Top White House allies are mounting a campaign to discredit recent reports Iran will be responsible for investigating its own military facility for evidence of nuclear activities under an agreement between international inspectors and Tehran.
The International Atomic Energy Agency will rely on Iran to collect its own environmental samples and turn over photos and videos from its suspected nuclear military site Parchin, according to a draft of a secret side-deal between the agency and the Iranian government published by the Associated Press on Thursday.
White House allies rushed to denounce the report, accusing the AP of publishing a phony document and suggesting that the Israeli government forged it to undermine the Obama administration’s Iran deal.
J Street, one of a number of groups that has been meeting with White House officials as part of a lobbying push to support the nuclear deal, questioned the accuracy of the document obtained by the AP on Friday and suggested that it was forged by Israel.
"The AP report should be thoroughly investigated and verified," J Street tweeted. "Very worrying if there is any doubt of authenticity."
Obama administration officials and the IAEA have not disputed the authenticity of the document. The existence of the Parchin side deal was first mentioned publicly by Sen. James Risch (R., Idaho) at a Senate Foreign Relations Committee hearing last month.
Trita Parsi, the head the National Iranian American Council (NIAC), another White House-allied group, hinted that Israeli President Benjamin Netanyahu might have forged the document himself.
Parsi noted that the draft document published by AP referred to the "Islamic State of Iran" in one instance, instead of the "Islamic Republic of Iran."

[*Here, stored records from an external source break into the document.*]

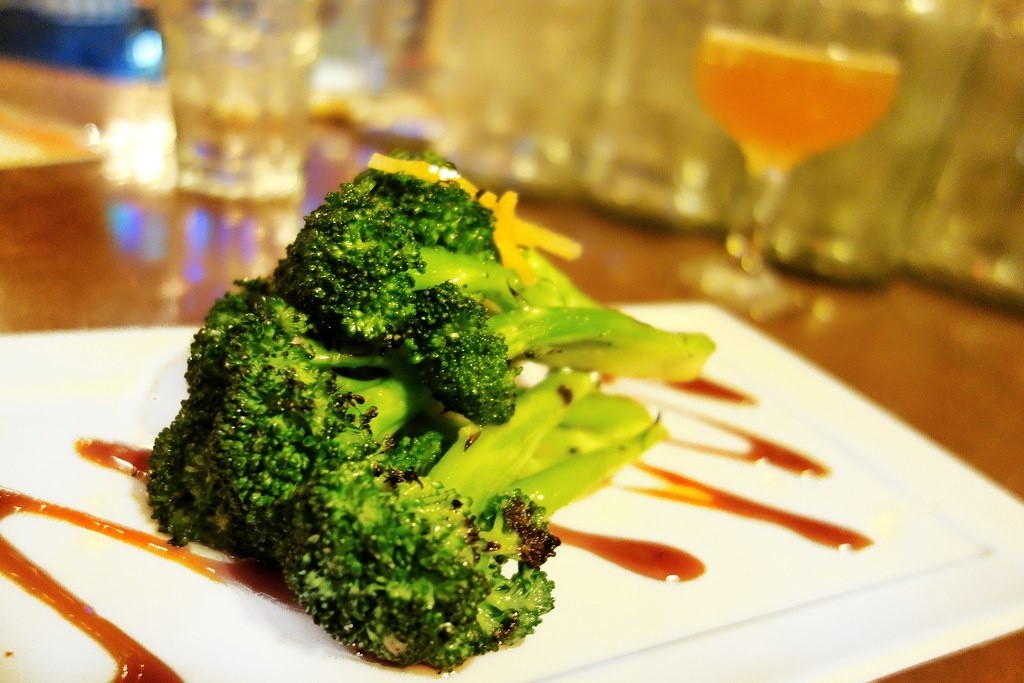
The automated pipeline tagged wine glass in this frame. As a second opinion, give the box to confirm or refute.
[681,1,905,313]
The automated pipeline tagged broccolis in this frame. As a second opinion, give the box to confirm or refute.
[147,149,713,671]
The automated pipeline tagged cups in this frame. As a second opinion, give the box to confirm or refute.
[157,1,307,205]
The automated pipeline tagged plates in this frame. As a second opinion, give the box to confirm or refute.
[1,297,1024,683]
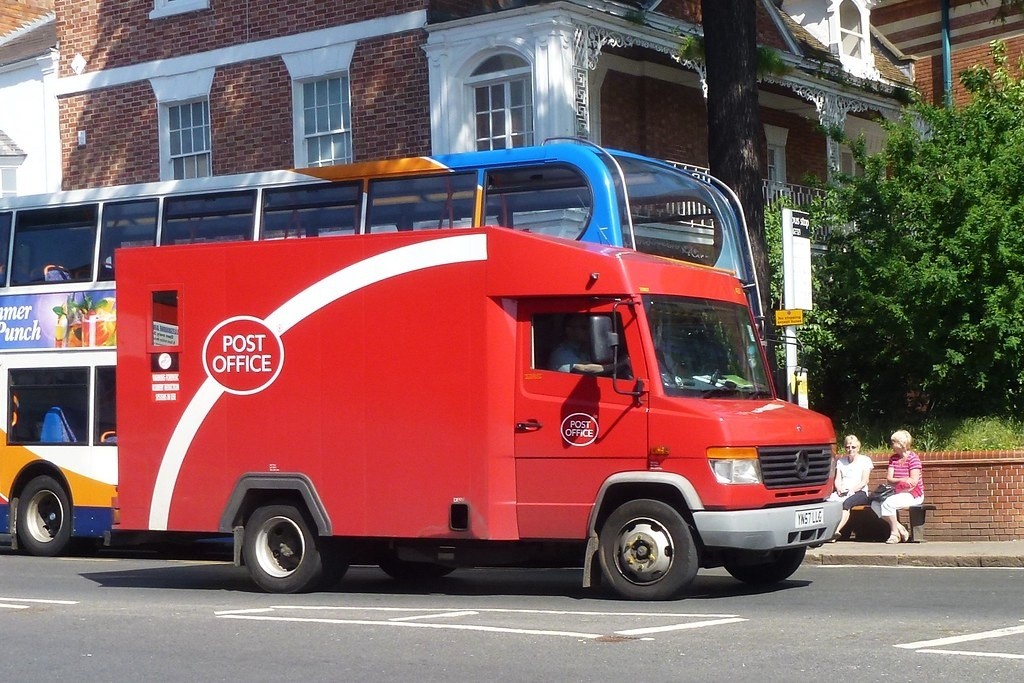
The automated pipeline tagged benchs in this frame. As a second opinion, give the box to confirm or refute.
[850,504,936,541]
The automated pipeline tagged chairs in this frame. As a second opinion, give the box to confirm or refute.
[42,262,114,282]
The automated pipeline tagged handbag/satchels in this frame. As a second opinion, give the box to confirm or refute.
[868,483,895,502]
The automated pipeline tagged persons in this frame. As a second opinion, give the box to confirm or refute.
[871,429,924,544]
[825,434,875,536]
[548,314,728,378]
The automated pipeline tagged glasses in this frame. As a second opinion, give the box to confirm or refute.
[569,325,590,330]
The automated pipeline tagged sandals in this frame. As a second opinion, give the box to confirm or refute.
[900,527,910,542]
[885,534,901,544]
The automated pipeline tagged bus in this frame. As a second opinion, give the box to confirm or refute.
[1,136,809,558]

"The only one who refers to Iran as ‘Islamic State of Iran’ is Netanyahu. And strangely, @AP‘s dubious ‘draft’ of the IAEA-Iran agreement…" wrote Parsi on Twitter.
Others also floated the idea that Israel fabricated the document and leaked it to the AP.
Jeffrey Lewis, a professor at the Middlebury Institute of International Studies at Monterey (MIIS) who tweets under the name ArmsControlWonk, also questioned the accuracy of the report on Twitter.
The pushback against the AP story, and insinuations about Israeli sabotage, follow a months-long campaign to discredit Jewish lawmakers and others who have announced their opposition to the deal.
These attacks include charges of "dual loyalty" against Jewish politicians, which pro-Israel groups said crossed the line into anti-Semitism.
Vox blogger Max Fisher also argued that the AP story was "badly flawed," noting that an ex-IAEA official questioned its authenticity and that some details were removed from the story after it was posted. The AP later added those details back into the article and said it had been shorted for brevity and not due to accuracy issues.
"As with many AP stories, indeed with wire stories generally, some details are later trimmed to make room for fresh info so that multiple so-called ‘writethrus' of a story will move on the AP wire as the hours pass," AP spokesperson Paul Colford told Fisher. "It was unfortunate that some assumed (incorrectly) that AP was backing off."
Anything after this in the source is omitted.